Subject: [xsl] Re: XML/XHTML fragment to text From: Alain <alainb06@xxxxxxx> Date: Tue, 14 Aug 2007 13:19:29 +0200 |
E. You seem to have a preference for Xalan-C (but the above is *much*easier with Saxon 8.9!!!)
But at work, the only thing that has been authorized for now is Xalan-C. It is running in batches (jobs) on AIX machines. The reason why they are not considering another transformation engine, at the moment, is performance. Even for a small transformation if you run Saxon or Xalan-J, you will have to set up an run a JVM in your Unix batch. Launching the JVM has a cost in memory and time. And even if you don't count the JVM cost, Saxon is Java code, so it has to pay the Java overload compared to a code written in C++... Although Saxon may perform faster on some specific templates where it has better optimisations, on an "average" template it will still be slower because it's Java versus C++. The goal is to be able to run a 5 million base customer, so we have to count every second in our batch process.

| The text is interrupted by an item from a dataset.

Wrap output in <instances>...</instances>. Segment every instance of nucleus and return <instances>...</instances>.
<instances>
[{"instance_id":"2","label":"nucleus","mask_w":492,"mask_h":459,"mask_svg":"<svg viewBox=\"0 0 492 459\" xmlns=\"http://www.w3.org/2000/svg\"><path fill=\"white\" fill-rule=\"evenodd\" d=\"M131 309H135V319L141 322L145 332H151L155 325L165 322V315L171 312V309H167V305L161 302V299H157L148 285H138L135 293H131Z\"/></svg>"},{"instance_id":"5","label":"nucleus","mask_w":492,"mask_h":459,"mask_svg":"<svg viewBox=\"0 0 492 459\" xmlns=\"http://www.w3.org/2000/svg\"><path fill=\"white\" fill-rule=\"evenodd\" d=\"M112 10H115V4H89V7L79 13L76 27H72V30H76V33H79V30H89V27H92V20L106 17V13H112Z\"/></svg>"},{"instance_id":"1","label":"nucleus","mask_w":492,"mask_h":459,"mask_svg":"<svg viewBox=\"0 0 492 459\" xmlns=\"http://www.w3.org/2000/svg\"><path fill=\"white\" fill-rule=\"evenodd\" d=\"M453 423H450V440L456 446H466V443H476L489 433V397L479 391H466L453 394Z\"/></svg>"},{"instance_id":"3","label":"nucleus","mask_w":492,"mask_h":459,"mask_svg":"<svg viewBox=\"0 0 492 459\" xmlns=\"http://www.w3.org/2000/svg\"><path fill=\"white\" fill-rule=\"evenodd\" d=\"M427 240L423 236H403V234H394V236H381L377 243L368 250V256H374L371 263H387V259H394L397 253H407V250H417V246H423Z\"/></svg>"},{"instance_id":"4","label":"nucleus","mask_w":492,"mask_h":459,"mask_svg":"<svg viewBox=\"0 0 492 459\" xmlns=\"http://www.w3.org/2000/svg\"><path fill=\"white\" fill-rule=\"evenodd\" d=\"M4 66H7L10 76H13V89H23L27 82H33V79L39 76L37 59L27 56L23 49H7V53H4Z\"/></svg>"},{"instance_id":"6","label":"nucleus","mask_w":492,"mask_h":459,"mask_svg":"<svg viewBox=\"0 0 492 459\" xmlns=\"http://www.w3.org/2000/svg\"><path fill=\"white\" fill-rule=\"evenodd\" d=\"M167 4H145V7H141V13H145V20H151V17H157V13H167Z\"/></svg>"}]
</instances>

But things might change a little bit now. Because for SEPA (Single Euro Payments Area) they choosed to write a Java program and run it in our main batch to transform the XML (ISO 20022 defined) files to fixed-length format understandable by our legacy Cobol programs. So they are definitely running a JVM inside main the batch, and I will point that to the persons in charge of choosing standard software. The cost of maintaining a Java program for such a transformation might also be higher than having just a XSL stylesheet where possible (I'm not on the SEPA project so I didn't look if it is possible to transform the ISO 20022 XML easily).
For instance, making the records fixed length is as easy as 1-2-3 (where you would need recursive templates in XSLT 1.0)
3. When the HTML field passes by, use unparsed-text(...temp filehere...) to include the textized HTML data
I didn't use this function yet, it looks as a very elegant way to solve the problem, except for one little thing (but I'll check the documentation).
The last bit of headache is the "UTF-8" problem ! Because fixed-length is fixed-length in *bytes*. It is fine with ISO8859-1 where char=byte. But as we run internationally and also have Greece, Russia, etc... and could run in China, we need UTF-8.
For that, with XSLT1.0, I agree with you, I had to build insane recursive templates to calculate the length in bytes of an UTF-8 string. It's so insane, I tend to think at this point we would rather write a Java or even Cobol program. With XSLT2.0 it's easier, but still difficult because you are doing things only the serializer should do... or is there a function I didn't notice that can return a string length in bytes and not in chars ?
Not sure if you mean if this is already dropped by your team.